Investors looking for overseas prospects with some growth potential could do worse than to buy into New Zealand engineering firm Scott Technology Ltd.
Launched 100 years ago as an engine-maintenance firm, Scott has evolved into a firm adept at making semi-automated and, increasingly, autonomous robotic assembly systems. Its major industries, listed by the percentage of revenue each contributes, are:
- Mineral-sample preparation (48%)
- Home appliance manufacturing systems (27%)
- Meat processing (13%)
- Industrial Automation (9%)
- Superconductivity (3%)
In fiscal 2013, ended Aug. 31, Scott recorded NZ$5.14 million in after-tax profit, a 16% drop from 2012. Revenue dropped from a record $63.7 million in 2012 to $60 million, almost 90% of which came from overseas sales. Earnings per share were 13.6 cents (basic and diluted), compared to 16.7 cents the previous year. Research-and-development spending was about 11% of profit, according to the company’s 2013 annual report (pdf).
Breaking Down the Sectors
Sample-preparation machinery, which is not robotic, sells primarily to mining companies under the RockLabs brand.

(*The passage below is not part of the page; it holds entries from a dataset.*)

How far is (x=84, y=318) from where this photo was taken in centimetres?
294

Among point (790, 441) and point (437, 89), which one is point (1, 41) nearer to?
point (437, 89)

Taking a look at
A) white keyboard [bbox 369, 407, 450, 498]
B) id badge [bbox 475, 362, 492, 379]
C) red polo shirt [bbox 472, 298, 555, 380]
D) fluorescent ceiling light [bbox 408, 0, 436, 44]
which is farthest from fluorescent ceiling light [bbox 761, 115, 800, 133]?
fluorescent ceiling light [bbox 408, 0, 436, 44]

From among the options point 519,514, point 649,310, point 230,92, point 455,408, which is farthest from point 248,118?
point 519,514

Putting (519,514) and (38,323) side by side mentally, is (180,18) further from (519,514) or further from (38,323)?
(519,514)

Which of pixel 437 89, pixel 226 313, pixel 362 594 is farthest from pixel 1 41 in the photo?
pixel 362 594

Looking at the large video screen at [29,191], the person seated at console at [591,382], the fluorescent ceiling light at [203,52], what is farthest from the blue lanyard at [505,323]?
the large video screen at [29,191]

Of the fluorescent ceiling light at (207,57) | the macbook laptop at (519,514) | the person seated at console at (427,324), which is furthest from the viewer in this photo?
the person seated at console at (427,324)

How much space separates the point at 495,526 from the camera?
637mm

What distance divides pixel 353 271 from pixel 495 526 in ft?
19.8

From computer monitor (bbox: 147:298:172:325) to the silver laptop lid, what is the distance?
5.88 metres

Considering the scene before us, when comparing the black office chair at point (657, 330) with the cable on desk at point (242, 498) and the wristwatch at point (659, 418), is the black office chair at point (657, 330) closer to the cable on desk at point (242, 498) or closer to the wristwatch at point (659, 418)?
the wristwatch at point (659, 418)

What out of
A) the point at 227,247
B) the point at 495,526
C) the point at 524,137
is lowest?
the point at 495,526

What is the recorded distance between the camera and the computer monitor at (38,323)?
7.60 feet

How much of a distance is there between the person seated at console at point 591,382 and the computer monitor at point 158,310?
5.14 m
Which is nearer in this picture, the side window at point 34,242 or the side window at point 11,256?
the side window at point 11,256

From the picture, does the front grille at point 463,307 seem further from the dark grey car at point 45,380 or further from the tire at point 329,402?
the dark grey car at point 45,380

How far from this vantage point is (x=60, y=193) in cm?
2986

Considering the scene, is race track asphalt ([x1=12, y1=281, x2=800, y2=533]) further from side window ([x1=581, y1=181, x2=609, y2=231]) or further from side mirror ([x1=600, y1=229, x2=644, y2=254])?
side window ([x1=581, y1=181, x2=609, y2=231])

Appliance-assembly systems are as robotic as that of any modern assembly line. It has appliance contracts in the United States, New Zealand and China. This segment peaked in 2000, when it was exporting 100% of its stock to the United States. That business dwindled after the 2001 recession, and management diversified.
Meat-processing systems, a relatively new line for Scott, are sophisticated and highly robotic (more on this in a moment).

Industrial automation, including steel framing manufacturing lines, depends significantly on robotics, including welders.
It is unclear the degree to which robotics contributes to Scott’s line of high-temperature superconductor equipment.
Asked what percentage of his operations involves robotics, CEO Chris Hopkins reported being stumped. “We don’t track that,” he said. “Robotics is just a tool in our engineering toolbox.” As well, said Hopkins, the line between semi- and fully autonomous is blurring.
Robotic Meat Processing
The line is more severe in Scott’s meat-processing products, which are highly industrialized systems for disassembling lamb and beef with computers making decisions on the fly. It took about 12 years to get its first system on the market, and the company reports having recently signed “several large commercial sales.”
Carcasses ready for butchering come in on hooks and are first inspected by automated X-ray and visual cameras to, among other things, plan cuts. Hopkins said his firm has written sophisticated analysis algorithms for the X-ray components that are fundamental to system operation.
From there, robotic circular saws, grapplers and positioners break the bodies into large chunks before more refined cuts of meat are created.
It is eye opening to see the systems in operation, but most impressive are boning sub-systems that cut out unwanted bones.
Increased hygiene alone would argue for the acceptance of robotic butchers, but Hopkins said his systems also increase yields over hand-cuts. Speaking of which, automation can be expected to dramatically reduce slaughterhouse injuries. Meat processing is, by some estimates, the most dangerous job in the United States.
At the same time, Scott is within a growing season or two of commercializing a robotic cow milker through Scott Milktech. Work on the milker began in 2008. Should a calving robot arrive, the bovine subfamily could almost go without ever seeing the human race.
Scott Milktech’s robotic cow milker. Click to view additional images
But that is not happening in the near future.
Breaking Into Tough Markets
Agriculture is a historically conservative industry. Mistakes can bruise or wipe out profits for multiple seasons.
It can be argued that the meat industry in the developed world is less about agriculture and more about intensive protein production on massive scales. Yet the commercial giants providing chops and steaks in the United States, at least, have built an industry based on the cheap labor of immigrants, legal and not. Any move from the status quo would cost money – at least up front.
Hopkins has a potential answer to that: alliances and joint ventures with agriculture players. (Actually, Scott is an inveterate joiner, finding strategic partners in most of its industrial segments.)
It formed Robotic Technologies Ltd.with Silver Fern Farms Ltd. in 2004 to develop a fully-automated, X-ray-augmented lamb processing system. Silver Fern is a dominant processor of lamb meat in New Zealand.
NS Innovations Pty. Ltd. is a joint venture between Scott and Northern Cooperative Meat Company Ltd., an Australian co-operative red-meat processor. Formed in 2009, Northern Cooperative is building allies with Australian meat, livestock and processor firms.
In both cases, Scott nets both expertise and entry to target markets.
It’s a time-honored strategy. The question is: how fast can farmers themselves evolve?